ImageClassifier with ExponentialLRDecay: metrics not updated/calculated during validation #4807

gartangh · 2020-02-07T11:10:00Z

System information

OS version: Windows 10 Pro 18363
.NET Version: Core 2.1
Platform: x64
ML.NET version: 0.15-preview

Issue

What did you do?
I am trying to train an image classifier that makes use of ExponentialLRDecay.
I would like to see the metrics for training and validation for each epoch.

var options = new ImageClassificationTrainer.Options()
{
  LearningRateScheduler = new ExponentialLRDecay(),
  ValidationSetFraction = 0.1f,
  MetricsCallback = (metrics) => Console.WriteLine(metrics  + $"   CrossEntropy: {metrics.Train.CrossEntropy}, LearningRate: {metrics.Train.LearningRate})
};
var model = mlContext.MulticlassClassification.Trainers.ImageClassification(options);

(I added + $" CrossEntropy: {metrics.Train.CrossEntropy}, LearningRate: {metrics.Train.LearningRate}", because the crossentropy and learning rate are not printed by default for the validation set.)

What happened?
- The learning rate is not updated for the validation set (seen on every even row in the image).
- The cross-entropy is not calculated for the validation set (seen on every even row in the image).
- The learning rate is not updated after the second epoch like the default value of 2 for numEpochsPerDecay in ExponentialLRDecay(), but after the first instead (seen on the third row in the image). After that, the learning rate is correctly updated every 2 epochs. I'm not sure if this is the expected behavior.
What did you expect?
- I expected a decaying learning rate in the validation step, equal to the one in the training step.
- I expected the cross-entropy to be calculated in the validation step. The model with the highest Accuracy and lowest CrossEntropy are the best, so if 2 models perform equally well in terms of accuracy, the one with the lowest cross-entropy on the validation set should be picked.
- Further, I expected the learning rate to start decaying after the 2nd epoch.

The text was updated successfully, but these errors were encountered:

gartangh · 2020-02-07T15:06:32Z

After looking into some blog posts, I found that my point about the learning rate decaying too soon might be invalid.
Mostly, the learning rate indeed decays at epoch n-1 when starting to count epochs from 0 and numEpochsPerDecay=n.
So epoch 0 has the original learning rate and epoch 1 is already decayed when numEpochsPerDecay=2, or epoch 0-8 have the original learning rate and epoch 9 is decayed first when numEpochsPerDecay=10.
This is not really intuitive to me, but it might be correct!

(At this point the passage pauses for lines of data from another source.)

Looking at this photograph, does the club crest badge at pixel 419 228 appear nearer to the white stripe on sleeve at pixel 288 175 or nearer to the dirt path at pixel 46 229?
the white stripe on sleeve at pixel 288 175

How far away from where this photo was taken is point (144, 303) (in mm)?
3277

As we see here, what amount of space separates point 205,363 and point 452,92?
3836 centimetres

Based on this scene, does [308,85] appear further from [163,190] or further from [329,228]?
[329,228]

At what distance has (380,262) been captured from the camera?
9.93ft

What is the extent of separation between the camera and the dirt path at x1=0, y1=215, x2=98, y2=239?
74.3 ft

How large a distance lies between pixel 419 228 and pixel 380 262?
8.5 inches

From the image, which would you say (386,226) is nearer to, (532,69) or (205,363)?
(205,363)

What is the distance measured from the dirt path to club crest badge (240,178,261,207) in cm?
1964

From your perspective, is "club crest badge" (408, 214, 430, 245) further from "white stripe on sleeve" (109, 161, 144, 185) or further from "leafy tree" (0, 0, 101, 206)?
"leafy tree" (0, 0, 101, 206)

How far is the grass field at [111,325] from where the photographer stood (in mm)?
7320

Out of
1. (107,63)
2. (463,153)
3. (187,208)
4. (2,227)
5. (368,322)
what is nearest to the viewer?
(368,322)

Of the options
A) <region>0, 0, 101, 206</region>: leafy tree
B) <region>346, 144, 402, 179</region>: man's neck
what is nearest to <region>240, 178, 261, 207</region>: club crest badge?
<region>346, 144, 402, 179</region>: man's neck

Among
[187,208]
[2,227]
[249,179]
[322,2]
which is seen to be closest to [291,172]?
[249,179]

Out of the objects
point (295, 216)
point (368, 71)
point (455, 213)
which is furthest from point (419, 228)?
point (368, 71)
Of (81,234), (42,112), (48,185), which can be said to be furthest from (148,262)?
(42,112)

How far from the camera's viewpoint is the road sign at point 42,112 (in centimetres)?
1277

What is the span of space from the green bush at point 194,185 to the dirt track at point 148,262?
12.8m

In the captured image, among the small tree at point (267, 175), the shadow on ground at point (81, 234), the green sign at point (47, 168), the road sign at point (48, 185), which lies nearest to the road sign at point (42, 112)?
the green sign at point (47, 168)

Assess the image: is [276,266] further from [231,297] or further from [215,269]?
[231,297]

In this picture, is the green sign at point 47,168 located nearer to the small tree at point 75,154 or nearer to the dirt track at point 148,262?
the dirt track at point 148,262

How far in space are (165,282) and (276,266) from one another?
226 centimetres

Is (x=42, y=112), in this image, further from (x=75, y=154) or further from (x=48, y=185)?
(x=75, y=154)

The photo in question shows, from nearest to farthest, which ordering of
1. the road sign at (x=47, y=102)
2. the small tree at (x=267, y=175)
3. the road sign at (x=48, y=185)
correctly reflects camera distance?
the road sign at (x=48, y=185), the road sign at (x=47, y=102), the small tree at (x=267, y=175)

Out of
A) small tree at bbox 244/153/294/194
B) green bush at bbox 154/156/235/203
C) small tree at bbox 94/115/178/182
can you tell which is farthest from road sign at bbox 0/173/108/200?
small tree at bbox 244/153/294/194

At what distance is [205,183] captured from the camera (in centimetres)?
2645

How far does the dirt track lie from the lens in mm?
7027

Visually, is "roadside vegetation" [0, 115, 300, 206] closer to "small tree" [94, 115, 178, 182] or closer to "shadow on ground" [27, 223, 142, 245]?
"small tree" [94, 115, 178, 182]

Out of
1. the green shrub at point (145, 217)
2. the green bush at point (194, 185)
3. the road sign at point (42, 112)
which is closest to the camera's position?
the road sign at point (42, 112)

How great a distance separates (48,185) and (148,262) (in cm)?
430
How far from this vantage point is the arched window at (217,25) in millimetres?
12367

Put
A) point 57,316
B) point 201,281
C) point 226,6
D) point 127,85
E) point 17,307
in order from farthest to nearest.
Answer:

gartangh · 2020-06-18T13:38:55Z

I created a minimal working example based on the DeepLearning_ImageClassification_Training example, that reproduces the bug here.
I updated to version 1.5.0, changed the ImageClassificationTrainer.Options, and added a custom MetricsCallback.

The initial learning rate is still returned for the validation set. (In version 1.4.0, it did return the correct learning rate.)
The cross-entropy is still not calculated for the validation set.
The learning rate might decay as intended. (In version 1.4.0, it did decay after n epochs, instead of n-1, but that might not have been as intended.)

mstfbl · 2020-06-23T06:53:31Z

Hi @gartangh ,

Thank you so much for bringing this issue to our attention, and providing a good repro. I successfully replicated your repro with our local ML.NET build and confirmed the issue.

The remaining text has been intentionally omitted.